It was McCormick who built the Tribune Tower, that Gothic skyscraper studded with rocks from exotic places. McCormick who builds Meigs Field to serve as his private airport, McCormick who shapes the Tribune to his Roosevelt hating, Cold Warrior, isolationist agenda.
McCormick came from Chicago's very Rich. His was the kind of alcohol swilling, pill popping, suicide prone lineage that has always signified immense wealth. Chicago's "best" families derive from skeleton closets teeming with dysfunction. The Chicago social register reads like a Who's Who of the wacky and insensate. Consider its origins.
McCormick's mother was a Medill; ambitious daughter to the man who helped found the Republican party; got Lincoln nominated; and made a fortune running the Chicago Tribune. His grandfather was Cyrus McCormick, heir to the McCormick reaper fortune. These were millionaires at a time when a well paid working man made a dollar and thirty cents a day.
McCormick was raised among the Fields, Palmers, Pullmans, Armours, Leiters and Swifts who were to bleed hundreds of millions from the workers they battled over the right to organize and the eight hour day.
McCormick's maternal grandfather (Joseph Medill) allies with his competitor Cyrus McCormick in the 1880's. Together the two newspaper owners plot against people they term "anarchists." Anarchist is the word with which Medill will stigmatize the American labor movement, foreigners, and progressives.

**LISTED ENTRIES**.
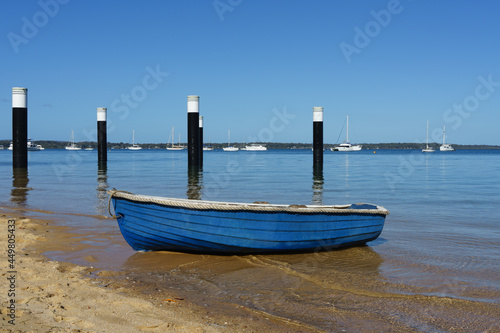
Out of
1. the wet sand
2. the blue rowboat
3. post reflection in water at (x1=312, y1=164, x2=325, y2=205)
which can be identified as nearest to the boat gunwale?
the blue rowboat

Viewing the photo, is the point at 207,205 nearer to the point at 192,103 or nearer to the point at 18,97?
the point at 192,103

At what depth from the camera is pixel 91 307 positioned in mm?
6086

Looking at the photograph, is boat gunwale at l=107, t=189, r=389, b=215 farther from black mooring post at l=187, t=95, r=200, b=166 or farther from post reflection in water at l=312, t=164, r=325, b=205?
black mooring post at l=187, t=95, r=200, b=166

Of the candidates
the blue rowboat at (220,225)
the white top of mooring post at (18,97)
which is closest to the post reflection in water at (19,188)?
the white top of mooring post at (18,97)

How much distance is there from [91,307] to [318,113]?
26.1 m

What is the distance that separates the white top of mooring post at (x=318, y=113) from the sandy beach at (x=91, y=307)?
2417cm

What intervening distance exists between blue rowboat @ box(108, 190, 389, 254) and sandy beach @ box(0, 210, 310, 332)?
1383 millimetres

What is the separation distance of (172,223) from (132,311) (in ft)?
10.3

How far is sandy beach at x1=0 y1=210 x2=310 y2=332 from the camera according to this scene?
546 centimetres

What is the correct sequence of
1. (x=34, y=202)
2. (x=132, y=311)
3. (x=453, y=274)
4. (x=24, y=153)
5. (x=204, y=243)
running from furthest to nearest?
(x=24, y=153) < (x=34, y=202) < (x=204, y=243) < (x=453, y=274) < (x=132, y=311)

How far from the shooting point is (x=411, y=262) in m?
9.60

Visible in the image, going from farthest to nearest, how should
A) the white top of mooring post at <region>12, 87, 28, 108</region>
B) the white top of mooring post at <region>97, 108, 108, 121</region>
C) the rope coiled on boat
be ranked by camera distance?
1. the white top of mooring post at <region>97, 108, 108, 121</region>
2. the white top of mooring post at <region>12, 87, 28, 108</region>
3. the rope coiled on boat

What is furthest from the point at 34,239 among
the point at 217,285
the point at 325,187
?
the point at 325,187

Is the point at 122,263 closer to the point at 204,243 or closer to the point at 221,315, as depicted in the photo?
the point at 204,243
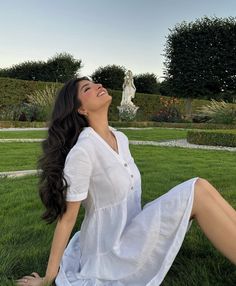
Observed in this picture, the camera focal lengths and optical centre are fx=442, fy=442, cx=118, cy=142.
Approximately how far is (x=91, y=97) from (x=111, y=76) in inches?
1250

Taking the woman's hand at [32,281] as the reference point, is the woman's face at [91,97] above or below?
above

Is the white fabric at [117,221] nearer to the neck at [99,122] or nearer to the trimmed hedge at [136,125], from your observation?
the neck at [99,122]

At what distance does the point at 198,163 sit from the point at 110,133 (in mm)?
5351

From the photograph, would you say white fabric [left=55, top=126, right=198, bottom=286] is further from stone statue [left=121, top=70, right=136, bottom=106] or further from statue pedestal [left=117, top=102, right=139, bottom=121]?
stone statue [left=121, top=70, right=136, bottom=106]

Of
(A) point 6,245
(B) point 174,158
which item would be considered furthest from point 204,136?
(A) point 6,245

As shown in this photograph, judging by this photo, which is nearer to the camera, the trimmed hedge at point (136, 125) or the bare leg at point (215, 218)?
the bare leg at point (215, 218)

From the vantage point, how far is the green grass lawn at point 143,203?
2.58m

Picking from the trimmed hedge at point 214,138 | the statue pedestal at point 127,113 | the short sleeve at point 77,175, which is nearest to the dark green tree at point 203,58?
the statue pedestal at point 127,113

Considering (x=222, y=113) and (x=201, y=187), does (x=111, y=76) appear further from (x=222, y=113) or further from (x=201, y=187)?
(x=201, y=187)

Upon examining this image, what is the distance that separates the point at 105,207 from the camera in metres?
2.23

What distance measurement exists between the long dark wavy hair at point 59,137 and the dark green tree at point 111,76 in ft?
103

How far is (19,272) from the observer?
103 inches

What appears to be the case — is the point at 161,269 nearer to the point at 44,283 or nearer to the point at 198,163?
the point at 44,283

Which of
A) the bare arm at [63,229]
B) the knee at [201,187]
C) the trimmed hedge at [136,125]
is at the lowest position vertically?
the trimmed hedge at [136,125]
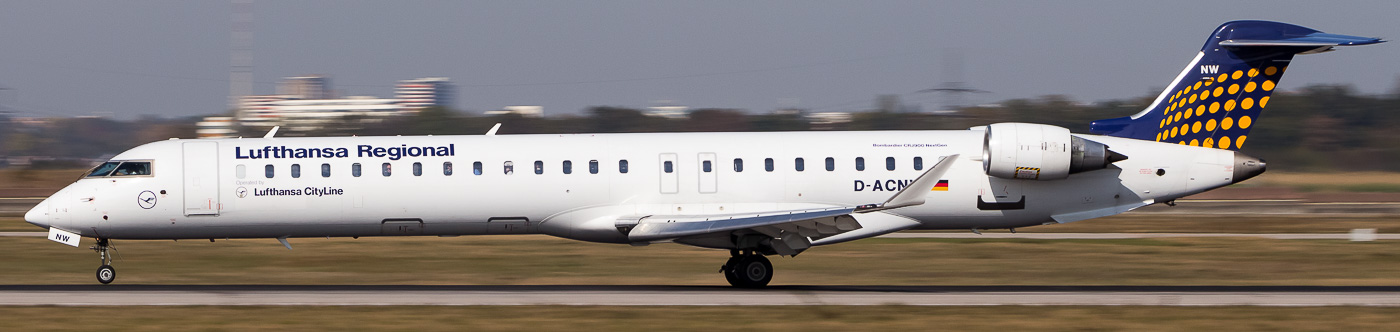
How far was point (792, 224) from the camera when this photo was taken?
20938mm

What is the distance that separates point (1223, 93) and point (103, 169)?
18.8 meters

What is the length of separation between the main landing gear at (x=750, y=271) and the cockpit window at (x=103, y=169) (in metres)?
10.2

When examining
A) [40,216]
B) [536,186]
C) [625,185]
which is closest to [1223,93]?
[625,185]

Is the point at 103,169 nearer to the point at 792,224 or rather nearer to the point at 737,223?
the point at 737,223

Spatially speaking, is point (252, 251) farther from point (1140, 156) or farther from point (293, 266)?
point (1140, 156)

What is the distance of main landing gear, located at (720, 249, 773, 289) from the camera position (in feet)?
72.1

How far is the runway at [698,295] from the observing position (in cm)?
1977

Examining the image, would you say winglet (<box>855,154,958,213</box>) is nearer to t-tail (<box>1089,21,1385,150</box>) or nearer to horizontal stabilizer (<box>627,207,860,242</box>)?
horizontal stabilizer (<box>627,207,860,242</box>)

**REQUIREMENT**. Reproduce the passage about McCormick and the Chicago Tribune in full, word for word.

**SOLUTION FOR THIS EXERCISE**.
It was McCormick who built the Tribune Tower, that Gothic skyscraper studded with rocks from exotic places. McCormick who builds Meigs Field to serve as his private airport, McCormick who shapes the Tribune to his Roosevelt hating, Cold Warrior, isolationist agenda.
McCormick came from Chicago's very Rich. His was the kind of alcohol swilling, pill popping, suicide prone lineage that has always signified immense wealth. Chicago's "best" families derive from skeleton closets teeming with dysfunction. The Chicago social register reads like a Who's Who of the wacky and insensate. Consider its origins.
McCormick's mother was a Medill; ambitious daughter to the man who helped found the Republican party; got Lincoln nominated; and made a fortune running the Chicago Tribune. His grandfather was Cyrus McCormick, heir to the McCormick reaper fortune. These were millionaires at a time when a well paid working man made a dollar and thirty cents a day.
McCormick was raised among the Fields, Palmers, Pullmans, Armours, Leiters and Swifts who were to bleed hundreds of millions from the workers they battled over the right to organize and the eight hour day.
McCormick's maternal grandfather (Joseph Medill) allies with his competitor Cyrus McCormick in the 1880's. Together the two newspaper owners plot against people they term "anarchists." Anarchist is the word with which Medill will stigmatize the American labor movement, foreigners, and progressives.